The town of Vulcan in West Virginia is a small community that started and flourished thanks to coal mining. The town was relatively closed off from the outside world, with only one bridge connecting it to the rest of the United States. In 1975, that bridge collapsed. The residents of Vulcan asked their state government for a new bridge, but it was denied due to a lack of traffic.

Without another option, they started using a railroad gravel road — which was both illegal and dangerous. Despite the law-breaking, the government of West Virginia did not want to rebuild Vulcan’s fallen bridge.

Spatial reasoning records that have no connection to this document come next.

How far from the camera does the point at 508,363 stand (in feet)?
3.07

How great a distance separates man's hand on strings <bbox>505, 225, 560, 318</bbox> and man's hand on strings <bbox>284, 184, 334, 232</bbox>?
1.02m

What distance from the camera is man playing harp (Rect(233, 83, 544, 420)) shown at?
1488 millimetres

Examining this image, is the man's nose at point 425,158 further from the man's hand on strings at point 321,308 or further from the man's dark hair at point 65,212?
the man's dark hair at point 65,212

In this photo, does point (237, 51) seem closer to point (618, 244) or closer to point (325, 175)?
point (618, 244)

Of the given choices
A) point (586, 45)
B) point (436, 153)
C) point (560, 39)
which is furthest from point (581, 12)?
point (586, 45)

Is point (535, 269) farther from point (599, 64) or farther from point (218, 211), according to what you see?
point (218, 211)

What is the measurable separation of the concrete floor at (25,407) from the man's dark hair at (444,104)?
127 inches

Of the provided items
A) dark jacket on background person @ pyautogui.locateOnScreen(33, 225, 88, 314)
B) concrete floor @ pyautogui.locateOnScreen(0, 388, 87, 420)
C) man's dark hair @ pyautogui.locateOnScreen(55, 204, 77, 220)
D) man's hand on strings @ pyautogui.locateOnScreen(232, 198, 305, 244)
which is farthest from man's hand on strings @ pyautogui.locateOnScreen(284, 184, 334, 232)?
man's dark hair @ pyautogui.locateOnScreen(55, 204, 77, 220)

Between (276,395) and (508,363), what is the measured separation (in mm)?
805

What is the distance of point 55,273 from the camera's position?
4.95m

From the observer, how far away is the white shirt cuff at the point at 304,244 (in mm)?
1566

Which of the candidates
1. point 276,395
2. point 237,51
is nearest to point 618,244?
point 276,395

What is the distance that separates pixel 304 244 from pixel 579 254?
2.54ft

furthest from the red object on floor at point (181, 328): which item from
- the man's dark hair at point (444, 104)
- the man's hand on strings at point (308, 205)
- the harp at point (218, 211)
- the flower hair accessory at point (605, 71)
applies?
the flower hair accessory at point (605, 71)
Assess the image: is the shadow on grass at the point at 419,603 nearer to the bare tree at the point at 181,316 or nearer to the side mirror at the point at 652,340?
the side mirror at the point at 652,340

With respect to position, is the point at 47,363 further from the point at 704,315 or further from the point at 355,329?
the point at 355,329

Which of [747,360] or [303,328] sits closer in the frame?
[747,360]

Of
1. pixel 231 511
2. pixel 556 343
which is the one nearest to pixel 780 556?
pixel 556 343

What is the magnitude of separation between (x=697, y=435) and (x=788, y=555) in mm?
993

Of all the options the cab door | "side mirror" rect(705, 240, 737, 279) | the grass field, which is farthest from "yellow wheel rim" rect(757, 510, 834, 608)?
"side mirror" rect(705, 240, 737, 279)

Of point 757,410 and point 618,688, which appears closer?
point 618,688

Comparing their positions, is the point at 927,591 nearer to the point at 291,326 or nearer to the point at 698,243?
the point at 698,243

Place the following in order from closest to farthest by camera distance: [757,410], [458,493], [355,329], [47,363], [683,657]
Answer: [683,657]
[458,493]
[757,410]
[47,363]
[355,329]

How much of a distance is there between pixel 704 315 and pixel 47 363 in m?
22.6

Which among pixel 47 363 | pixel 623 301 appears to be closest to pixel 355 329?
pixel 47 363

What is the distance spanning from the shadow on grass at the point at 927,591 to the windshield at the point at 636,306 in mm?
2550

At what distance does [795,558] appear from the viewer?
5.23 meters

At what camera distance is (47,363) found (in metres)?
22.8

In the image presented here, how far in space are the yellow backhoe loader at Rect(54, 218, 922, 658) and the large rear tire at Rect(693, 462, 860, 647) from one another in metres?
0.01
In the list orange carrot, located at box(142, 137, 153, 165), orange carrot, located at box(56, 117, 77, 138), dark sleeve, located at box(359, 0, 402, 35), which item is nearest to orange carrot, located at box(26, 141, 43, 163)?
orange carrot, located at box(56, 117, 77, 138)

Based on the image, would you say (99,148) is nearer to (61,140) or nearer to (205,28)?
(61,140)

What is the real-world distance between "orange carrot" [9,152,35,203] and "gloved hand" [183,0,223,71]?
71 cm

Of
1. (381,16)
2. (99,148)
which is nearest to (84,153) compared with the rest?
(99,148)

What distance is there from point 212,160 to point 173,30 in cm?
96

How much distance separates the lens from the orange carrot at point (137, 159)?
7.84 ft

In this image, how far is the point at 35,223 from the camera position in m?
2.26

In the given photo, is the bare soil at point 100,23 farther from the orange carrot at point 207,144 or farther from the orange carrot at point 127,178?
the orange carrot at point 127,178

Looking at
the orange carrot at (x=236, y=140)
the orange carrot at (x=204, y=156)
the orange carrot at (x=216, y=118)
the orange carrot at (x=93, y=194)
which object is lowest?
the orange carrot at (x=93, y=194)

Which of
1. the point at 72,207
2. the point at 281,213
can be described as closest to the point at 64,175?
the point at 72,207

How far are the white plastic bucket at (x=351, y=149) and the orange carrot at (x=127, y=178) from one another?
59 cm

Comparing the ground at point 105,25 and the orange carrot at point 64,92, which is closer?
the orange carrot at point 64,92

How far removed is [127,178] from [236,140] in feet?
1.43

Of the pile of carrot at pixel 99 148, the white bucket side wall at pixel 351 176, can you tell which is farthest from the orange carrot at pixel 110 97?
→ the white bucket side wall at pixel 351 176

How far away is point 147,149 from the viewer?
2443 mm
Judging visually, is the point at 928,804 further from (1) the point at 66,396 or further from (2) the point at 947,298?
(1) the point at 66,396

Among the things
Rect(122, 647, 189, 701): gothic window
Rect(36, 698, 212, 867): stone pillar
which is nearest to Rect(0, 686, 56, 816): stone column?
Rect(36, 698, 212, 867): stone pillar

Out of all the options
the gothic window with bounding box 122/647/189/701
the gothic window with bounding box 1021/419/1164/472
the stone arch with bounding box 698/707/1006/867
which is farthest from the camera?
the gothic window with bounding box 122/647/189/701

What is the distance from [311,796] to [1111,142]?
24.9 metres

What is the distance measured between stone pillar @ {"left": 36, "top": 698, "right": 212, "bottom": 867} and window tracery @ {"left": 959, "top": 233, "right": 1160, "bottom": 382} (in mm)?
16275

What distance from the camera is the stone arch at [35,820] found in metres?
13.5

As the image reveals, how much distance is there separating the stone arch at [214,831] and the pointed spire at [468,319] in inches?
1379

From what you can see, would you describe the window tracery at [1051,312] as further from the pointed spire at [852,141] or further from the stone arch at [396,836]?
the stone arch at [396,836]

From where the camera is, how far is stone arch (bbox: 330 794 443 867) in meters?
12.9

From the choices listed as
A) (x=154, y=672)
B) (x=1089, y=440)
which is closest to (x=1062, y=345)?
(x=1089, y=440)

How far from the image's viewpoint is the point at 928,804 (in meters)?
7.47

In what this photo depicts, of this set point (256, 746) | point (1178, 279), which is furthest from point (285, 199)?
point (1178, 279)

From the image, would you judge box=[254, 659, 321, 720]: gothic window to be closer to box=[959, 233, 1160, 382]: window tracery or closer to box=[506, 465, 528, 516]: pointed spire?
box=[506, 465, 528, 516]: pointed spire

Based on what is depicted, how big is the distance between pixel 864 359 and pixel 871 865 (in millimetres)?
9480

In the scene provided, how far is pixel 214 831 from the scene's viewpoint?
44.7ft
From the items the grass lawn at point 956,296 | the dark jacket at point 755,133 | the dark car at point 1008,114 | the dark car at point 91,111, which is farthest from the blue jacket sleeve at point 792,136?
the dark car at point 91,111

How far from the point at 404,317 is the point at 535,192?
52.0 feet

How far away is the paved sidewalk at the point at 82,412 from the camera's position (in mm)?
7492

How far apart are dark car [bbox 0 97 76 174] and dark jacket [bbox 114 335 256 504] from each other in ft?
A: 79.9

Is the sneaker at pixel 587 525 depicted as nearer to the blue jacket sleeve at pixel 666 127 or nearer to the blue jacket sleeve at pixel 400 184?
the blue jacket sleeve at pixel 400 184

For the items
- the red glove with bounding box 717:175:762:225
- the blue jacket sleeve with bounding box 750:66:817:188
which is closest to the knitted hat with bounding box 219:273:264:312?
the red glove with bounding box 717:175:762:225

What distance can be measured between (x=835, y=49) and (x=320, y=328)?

Two years after the bridge’s collapse, John Robinette, Vulcan’s mayor, was desperate. The conditions were dire — there was no legal way to get into or out of his city, and his state was ignoring the situation.

Since his government didn’t listen to his pleas, Robinette decided to try asking another government.

And so it was, at the height of the cold war, that the mayor of a small American town requested foreign aid from the Soviet Union.

It was an act that gained national attention and caught Soviet officials by surprise. The Soviet Union, seeing the chance to cast the US in a bad light, sent their journalists to Vulcan at once.

But at this point, the West Virginia government was more open to helping out their municipality. They immediately committed $1.3 million to build a new bridge for the residents of Vulcan.

Though visibly not busy with traffic, the bridge remains the only way to get into or out of Vulcan to this day.